Weigel

Chris Christie on How He Broke the Unions

The hand that does the breaking

Photo by Alex Wong/Getty Images

One downside of picking fights with factions of your party is that those factions can show up to your speeches. Chris Christie demanded, and thought he got, an off-the-record speech to the Republican National Committee. But someone in the room recorded the whole thing and gave it to James Hohmann, whose reporting produced the umpteenth Christie spat. “I’m not going to be one of these people who’s going to come and call our party stupid,” he said. That’s seen as a rap on Bobby Jindal, even though Jindal has since (in the pages of Politico!) agreed that the party should stop wearing the hairshirt.

I thought Christie’s proud boast of how he’d broken the unions was more interesting. He described the New Jersey Education Association as the bully “standing there with their arms folded across their chest staring at you” when you’re new in school, and declared that he’d beaten them. Which he had.

“We have the endorsement of 24 building-trade unions,” he said. “We have an opportunity as a political party to drive a wedge in the union movement, and the laboratory where that’s happening right now is in my state.”

One problem: How much of this is long-term and how much is benefiting only Christie? The governor decisively beat the unions in 2010 and 2011, but when the November 2011 elections came, his Republicans lost a seat in the Assembly and gained nothing in the Senate.
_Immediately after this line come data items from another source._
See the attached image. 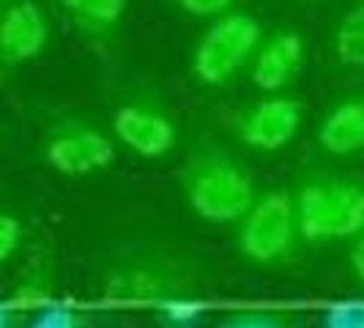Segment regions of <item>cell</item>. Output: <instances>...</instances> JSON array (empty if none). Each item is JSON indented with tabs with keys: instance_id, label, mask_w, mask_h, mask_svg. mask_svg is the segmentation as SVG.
Returning a JSON list of instances; mask_svg holds the SVG:
<instances>
[{
	"instance_id": "6da1fadb",
	"label": "cell",
	"mask_w": 364,
	"mask_h": 328,
	"mask_svg": "<svg viewBox=\"0 0 364 328\" xmlns=\"http://www.w3.org/2000/svg\"><path fill=\"white\" fill-rule=\"evenodd\" d=\"M186 211L214 227H233L260 195L257 178L228 148L200 140L178 167Z\"/></svg>"
},
{
	"instance_id": "7a4b0ae2",
	"label": "cell",
	"mask_w": 364,
	"mask_h": 328,
	"mask_svg": "<svg viewBox=\"0 0 364 328\" xmlns=\"http://www.w3.org/2000/svg\"><path fill=\"white\" fill-rule=\"evenodd\" d=\"M293 208L304 246L348 244L364 227V181L315 173L293 189Z\"/></svg>"
},
{
	"instance_id": "3957f363",
	"label": "cell",
	"mask_w": 364,
	"mask_h": 328,
	"mask_svg": "<svg viewBox=\"0 0 364 328\" xmlns=\"http://www.w3.org/2000/svg\"><path fill=\"white\" fill-rule=\"evenodd\" d=\"M181 295H200L198 273L173 255H137L115 263L99 285V298L107 307L156 310Z\"/></svg>"
},
{
	"instance_id": "277c9868",
	"label": "cell",
	"mask_w": 364,
	"mask_h": 328,
	"mask_svg": "<svg viewBox=\"0 0 364 328\" xmlns=\"http://www.w3.org/2000/svg\"><path fill=\"white\" fill-rule=\"evenodd\" d=\"M233 241L238 257L252 268L277 271L291 266L304 246L291 189H260L247 214L233 224Z\"/></svg>"
},
{
	"instance_id": "5b68a950",
	"label": "cell",
	"mask_w": 364,
	"mask_h": 328,
	"mask_svg": "<svg viewBox=\"0 0 364 328\" xmlns=\"http://www.w3.org/2000/svg\"><path fill=\"white\" fill-rule=\"evenodd\" d=\"M263 22L247 11H225L211 19L189 55V72L205 88H225L247 72L260 38Z\"/></svg>"
},
{
	"instance_id": "8992f818",
	"label": "cell",
	"mask_w": 364,
	"mask_h": 328,
	"mask_svg": "<svg viewBox=\"0 0 364 328\" xmlns=\"http://www.w3.org/2000/svg\"><path fill=\"white\" fill-rule=\"evenodd\" d=\"M118 159V143L93 121L63 115L41 137V162L63 178H91L107 173Z\"/></svg>"
},
{
	"instance_id": "52a82bcc",
	"label": "cell",
	"mask_w": 364,
	"mask_h": 328,
	"mask_svg": "<svg viewBox=\"0 0 364 328\" xmlns=\"http://www.w3.org/2000/svg\"><path fill=\"white\" fill-rule=\"evenodd\" d=\"M304 118L307 107L299 96L263 93L255 102L230 109L225 115V126L238 146L272 156L293 146V140L304 126Z\"/></svg>"
},
{
	"instance_id": "ba28073f",
	"label": "cell",
	"mask_w": 364,
	"mask_h": 328,
	"mask_svg": "<svg viewBox=\"0 0 364 328\" xmlns=\"http://www.w3.org/2000/svg\"><path fill=\"white\" fill-rule=\"evenodd\" d=\"M109 134L118 148L143 162H162L181 143L176 115L156 99L121 102L109 118Z\"/></svg>"
},
{
	"instance_id": "9c48e42d",
	"label": "cell",
	"mask_w": 364,
	"mask_h": 328,
	"mask_svg": "<svg viewBox=\"0 0 364 328\" xmlns=\"http://www.w3.org/2000/svg\"><path fill=\"white\" fill-rule=\"evenodd\" d=\"M307 63V41L296 28H277L260 38L247 66L252 88L260 93H285L301 77Z\"/></svg>"
},
{
	"instance_id": "30bf717a",
	"label": "cell",
	"mask_w": 364,
	"mask_h": 328,
	"mask_svg": "<svg viewBox=\"0 0 364 328\" xmlns=\"http://www.w3.org/2000/svg\"><path fill=\"white\" fill-rule=\"evenodd\" d=\"M50 44V19L33 0H17L0 14V74L33 63Z\"/></svg>"
},
{
	"instance_id": "8fae6325",
	"label": "cell",
	"mask_w": 364,
	"mask_h": 328,
	"mask_svg": "<svg viewBox=\"0 0 364 328\" xmlns=\"http://www.w3.org/2000/svg\"><path fill=\"white\" fill-rule=\"evenodd\" d=\"M318 148L331 159H353L364 153V96H346L323 112L318 131Z\"/></svg>"
},
{
	"instance_id": "7c38bea8",
	"label": "cell",
	"mask_w": 364,
	"mask_h": 328,
	"mask_svg": "<svg viewBox=\"0 0 364 328\" xmlns=\"http://www.w3.org/2000/svg\"><path fill=\"white\" fill-rule=\"evenodd\" d=\"M17 315H33L41 307L58 301L55 298V263L50 255H36L28 268L19 273V279L14 282V288L9 293V298H3Z\"/></svg>"
},
{
	"instance_id": "4fadbf2b",
	"label": "cell",
	"mask_w": 364,
	"mask_h": 328,
	"mask_svg": "<svg viewBox=\"0 0 364 328\" xmlns=\"http://www.w3.org/2000/svg\"><path fill=\"white\" fill-rule=\"evenodd\" d=\"M58 3L82 36L93 41H107L115 36V31L127 17L129 0H58Z\"/></svg>"
},
{
	"instance_id": "5bb4252c",
	"label": "cell",
	"mask_w": 364,
	"mask_h": 328,
	"mask_svg": "<svg viewBox=\"0 0 364 328\" xmlns=\"http://www.w3.org/2000/svg\"><path fill=\"white\" fill-rule=\"evenodd\" d=\"M331 55L343 69H364V0H356L331 31Z\"/></svg>"
},
{
	"instance_id": "9a60e30c",
	"label": "cell",
	"mask_w": 364,
	"mask_h": 328,
	"mask_svg": "<svg viewBox=\"0 0 364 328\" xmlns=\"http://www.w3.org/2000/svg\"><path fill=\"white\" fill-rule=\"evenodd\" d=\"M93 317L91 312H85L77 304L69 301H53L47 307L31 315L25 328H91Z\"/></svg>"
},
{
	"instance_id": "2e32d148",
	"label": "cell",
	"mask_w": 364,
	"mask_h": 328,
	"mask_svg": "<svg viewBox=\"0 0 364 328\" xmlns=\"http://www.w3.org/2000/svg\"><path fill=\"white\" fill-rule=\"evenodd\" d=\"M205 312H208V304L203 301V295H181V298H173V301H167L162 307H156L154 315L162 320L164 326L189 328L195 326Z\"/></svg>"
},
{
	"instance_id": "e0dca14e",
	"label": "cell",
	"mask_w": 364,
	"mask_h": 328,
	"mask_svg": "<svg viewBox=\"0 0 364 328\" xmlns=\"http://www.w3.org/2000/svg\"><path fill=\"white\" fill-rule=\"evenodd\" d=\"M217 328H293V320L277 310H241L228 315Z\"/></svg>"
},
{
	"instance_id": "ac0fdd59",
	"label": "cell",
	"mask_w": 364,
	"mask_h": 328,
	"mask_svg": "<svg viewBox=\"0 0 364 328\" xmlns=\"http://www.w3.org/2000/svg\"><path fill=\"white\" fill-rule=\"evenodd\" d=\"M321 328H364V298L328 304L321 315Z\"/></svg>"
},
{
	"instance_id": "d6986e66",
	"label": "cell",
	"mask_w": 364,
	"mask_h": 328,
	"mask_svg": "<svg viewBox=\"0 0 364 328\" xmlns=\"http://www.w3.org/2000/svg\"><path fill=\"white\" fill-rule=\"evenodd\" d=\"M22 241H25V224H22V219L17 214H11V211H3L0 208V268L14 260V255H17L19 246H22Z\"/></svg>"
},
{
	"instance_id": "ffe728a7",
	"label": "cell",
	"mask_w": 364,
	"mask_h": 328,
	"mask_svg": "<svg viewBox=\"0 0 364 328\" xmlns=\"http://www.w3.org/2000/svg\"><path fill=\"white\" fill-rule=\"evenodd\" d=\"M238 0H176V6L183 14L198 19H214L225 11H230Z\"/></svg>"
},
{
	"instance_id": "44dd1931",
	"label": "cell",
	"mask_w": 364,
	"mask_h": 328,
	"mask_svg": "<svg viewBox=\"0 0 364 328\" xmlns=\"http://www.w3.org/2000/svg\"><path fill=\"white\" fill-rule=\"evenodd\" d=\"M346 246H348V255H346L348 271L353 276V282L364 290V227L348 241Z\"/></svg>"
},
{
	"instance_id": "7402d4cb",
	"label": "cell",
	"mask_w": 364,
	"mask_h": 328,
	"mask_svg": "<svg viewBox=\"0 0 364 328\" xmlns=\"http://www.w3.org/2000/svg\"><path fill=\"white\" fill-rule=\"evenodd\" d=\"M19 317H22V315H17L6 301H0V328H17Z\"/></svg>"
}]
</instances>
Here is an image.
In the last Quinnipiac poll, 20 percent of voters said they were more likely to back a legislative candidate if Christie did, and 17 percent said they were less likely—basically a wash. In the previous poll, by a 15-point margin, an electorate that planned to vote for Christie said it preferred a Democratic legislature.

Christie cleverly avoided a busy general election by scheduling the special U.S. Senate race (which Cory Booker will win in a landslide) a few weeks before the state races. That might lead to a Republican upset. If it doesn’t, Christie will win in the manner Richard Nixon won his presidential elections—a sweeping personal victory with little benefit down the ballot.